Basis of Presentation
Management has prepared the accompanying financial statements in
accordance with the accounting principles generally accepted in the United States of America for
interim financial information and pursuant to the rules and regulations of the Securities Exchange
Commission. The financial information as of November 30, 2007 and for the three- and six- month
periods ended November 30, 2007 and November 30, 2006 is unaudited. In the opinion of management,
such information contains all adjustments, consisting of normal, recurring accruals, necessary for
a fair presentation of the results for such periods. The results of operations for such interim
periods are not necessarily indicative of the expected results of operations for the full fiscal
year. These financial statements and related notes should be read in connection with the Companys
Notes to Financial Statements contained in the Companys Annual Report on Form 10-K filed for the
year ended May 31, 2007. The balance sheet at May 31, 2007 has been derived from the audited
financial statements at that date, but does not include all of the information and footnotes
required by accounting principles generally accepted in the United States of America for complete
financial statements.
New Accounting Pronouncements
In July 2006, the FASB issued Interpretation No. 48,
Accounting for Uncertainty in Income Taxes an interpretation of FASB Statement No. 109
(FIN
48). This interpretation clarifies the accounting for uncertainty in income taxes recognized in an
enterprises financial statements in accordance with FAS No. 109,
Accounting for Income Taxes
. This
interpretation prescribes a recognition threshold and measurement attribute for the financial
statement recognition and measurement of a tax position taken or expected to be taken in a tax
return. This interpretation also provides guidance on derecognition, classification, interest and
penalties, accounting in interim periods, disclosure, and transition. We adopted the provisions of
FIN 48 on June 1, 2007. The adoption of this statement did not have an impact on our results of
operations or financial condition.
In September 2006, the FASB issued Statement of Financial Accounting Standards No. 157,
Fair
Value Measurements
(FAS 157).

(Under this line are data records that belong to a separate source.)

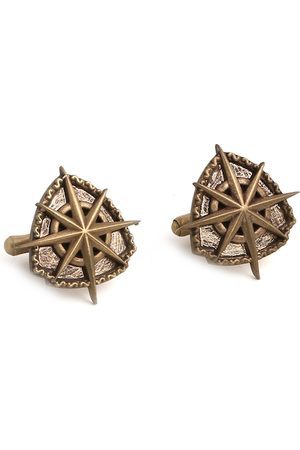 COSA NOSTRAA Antique Gold-Toned The Star Shield Textured Cufflinks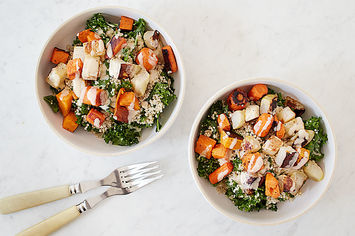 Kale and Quinoa Bowl with Tahini Drizzle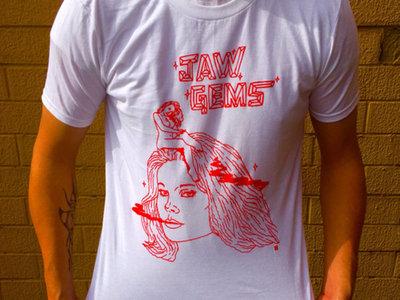 smokey girl T-shirt main photo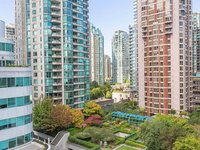 Photo of 907 821 CAMBIE STREET, Vancouver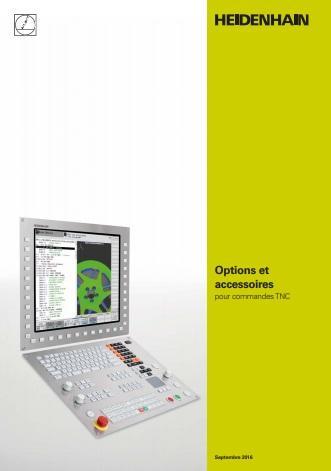 Catalogue des options et accessoires pour commande numérique Heidenhain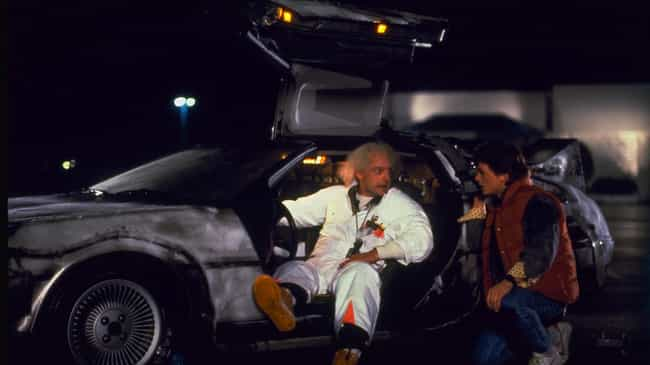 Emmett Brown is listed (or ranked) 5 on the list The Best Qs In Fiction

FAS 157 establishes a common definition for fair value, establishes
a framework for measuring fair value, and expands disclosure about such fair value measurements.

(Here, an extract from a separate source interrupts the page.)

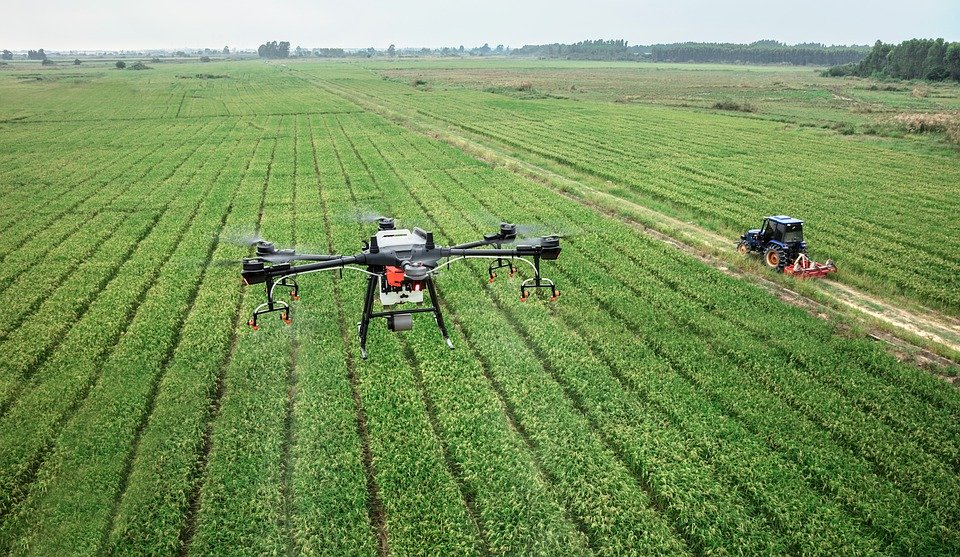 New report soars over the Agricultural Drones Market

FAS 157 is effective for fiscal years beginning after November 15, 2007. We will apply this
guidance beginning June 1, 2008. We do not expect that the adoption of this statement will have a
material impact on our results of operations or financial condition.
In February 2007, the Financial Accounting Standards Board issued Statement of Financial
Accounting Standards No. 159,
The Fair Value Option for Financial Assets and Financial Liabilities
,
(FAS 159). FAS 159 permits entities to choose to measure many financial instruments and certain
other items at fair value that are not currently required to be measured at fair value. FAS 159
also establishes presentation and disclosure requirements designed to facilitate comparisons
between entities that choose different measurement attributes for similar types of assets and
liabilities. FAS 159 is effective for fiscal years beginning after November 15, 2007. We will apply
this guidance beginning June 1, 2008. We do not expect that the adoption of this statement will
have a material impact on our results of operations or financial condition.
Use of Estimates
The preparation of financial statements in conformity with accounting
principles generally accepted in the United States of America requires management to make estimates
and assumptions that affect the reported amounts of assets and liabilities and disclosure of
contingent assets and liabilities at the date of the financial statements and the reported amounts
of revenues and expenses during the reporting period. Some of the more significant estimates
include allowance for sales returns, lower of cost or market adjustments to inventory and deferred
income taxes. Actual results could differ from those estimates.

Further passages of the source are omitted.